Through that long, bright, starry night we rode at the top speed of our horses, and, as day was breaking, entered Rostadt, where we ate a hasty breakfast, and again set out. Ysaffich reported himself at each military station as the bearer of despatches, till, on the second morning, we arrived at Hellsheim, on the Bergstrasse, where we left our horses, and proceeded on foot to the Rhine by a little pathway across the fields. We crossed the river, and, hiring a wagon, drove on to Erz, a hamlet on the Moselle, at which place we found horses again ready for us. I was terribly fatigued by this time, but Ysaffich seemed fresh as when we started. Seeing, however, my exhaustion, he proposed to halt for a couple of hours,—a favor I gladly accepted. The interval over, we remounted, and so on to Namur, where we arrived on the sixth day, having scarcely interchanged as many words with each other from the moment of our setting out.
CHAPTER XLVII. TOWARDS HOME
Ysaffich's retreat was a small cottage about two miles from Dinant, and on the verge of the Ardennes forest.

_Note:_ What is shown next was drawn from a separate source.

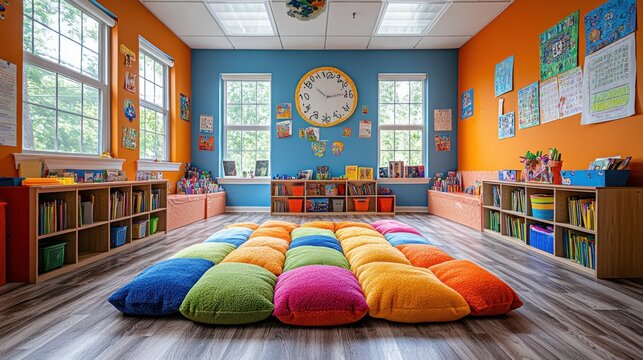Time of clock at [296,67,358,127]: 10:13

He had purchased it from a retired “Garde Chasse” some years before, “seeing,” as he said, “it was exactly the kind of place a man may lie concealed in, whenever the time comes, as it invariably does come, that one wants to escape from recognition.”

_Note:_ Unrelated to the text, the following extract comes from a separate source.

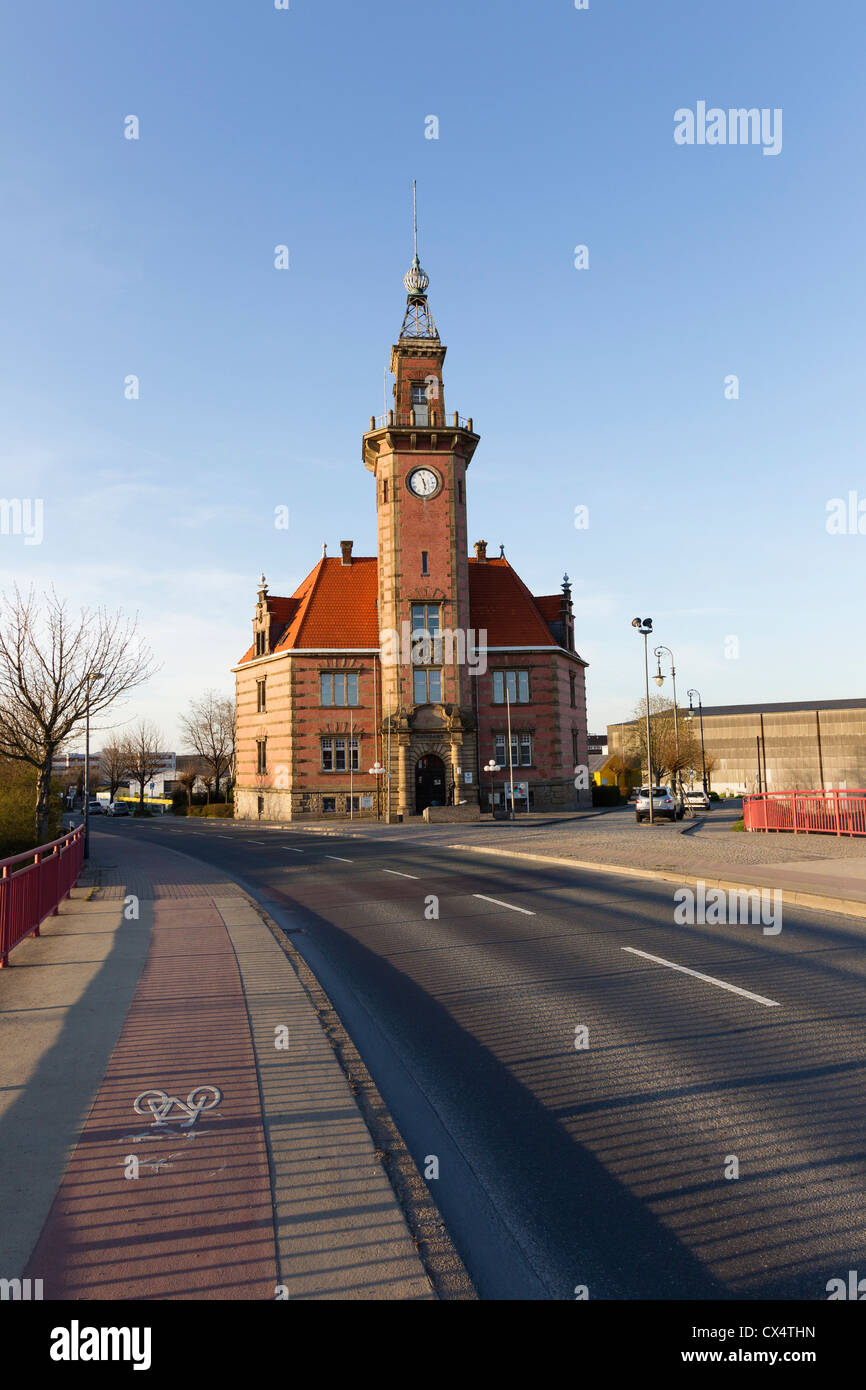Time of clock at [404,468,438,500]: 5:28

I have already said that he was not very communicative as we went along; but as we drew nigh to Dinant he told me in a few words the chief events of his career since we had parted.

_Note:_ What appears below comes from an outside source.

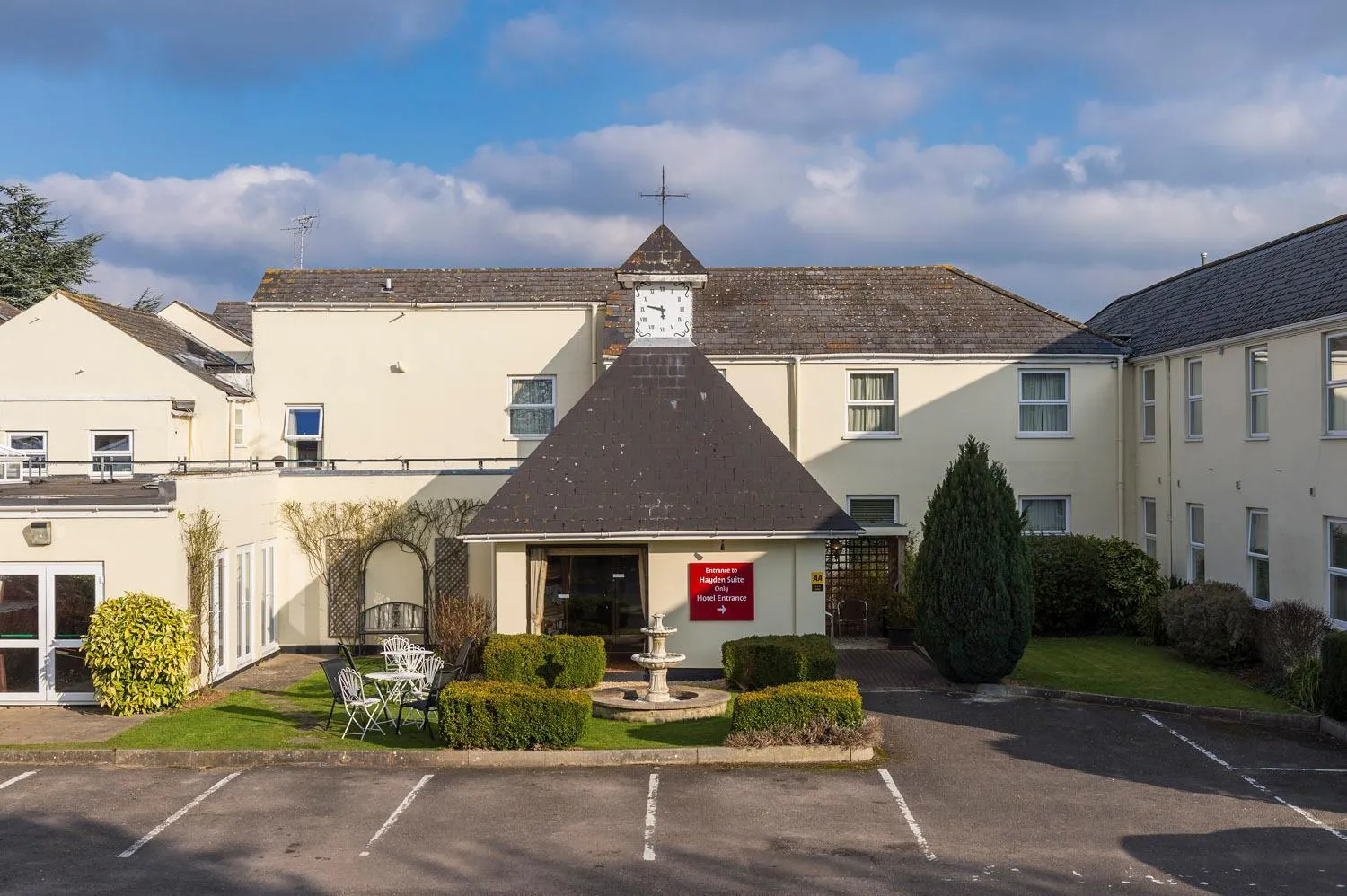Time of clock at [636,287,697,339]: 5:47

“I have made innumerable mistakes in life, Gervois, but my last was the worst of all. I married! Yes, I persuaded your old acquaintance Madame von Geysiger to accept me at last. She yielded, placed her millions and tens of millions at my disposal, and three months after we were beggared. Davoust found, or said he found, that I was a Russian spy; swore that I was carrying on a secret correspondence with Sweden; confiscated every sou we had in the world, and threw me into jail at Lubeck, from which I managed to escape, and made my way to Paris. There I preferred my claim against the marshal: at first before the cour militaire, then to the minister, then to the Emperor. They all agreed that Davoust was grossly unjust; that my case was one of the greatest hardship, and so on; that the money was gone, and there was no help for it. In fact, I was pitied by some, and laughed at by others; and out of sheer disgust at the deplorable spectacle I presented, a daily supplicant at some official antechamber, I agreed to take my indemnity in the only way that offered,—a commission in the newly raised Polish Legion, where I served for two years, and quitted three days ago in the manner you witnessed.”
His narrative scarcely occupied more words than I have given it. He told me the story as we led our horses up a narrow bridle-path that ascended from the river's side to a little elevated terrace where a cottage stood.
“There,” said he, pointing with his whip, “there is my pied à terre, all that I possess in the world, after twenty years of more persevering pursuit of wealth than any man in Europe. Ay, Gervois, for us who are not born to the high places in this world, there is but one road open to power, and that is money! It matters not whether the influence be exerted by a life of splendor or an existence of miserable privation,—money is power, and the only power that every faction acknowledges and bows down to. He who lends is the master, and he who borrows is the slave. That is a doctrine that monarchs and democrats all agree in. The best proof I can afford you that my opinion is sincere lies in the simple fact that he who utters the sentiment lives here;” and with these words he tapped with the head of his riding-whip at the door of the cottage.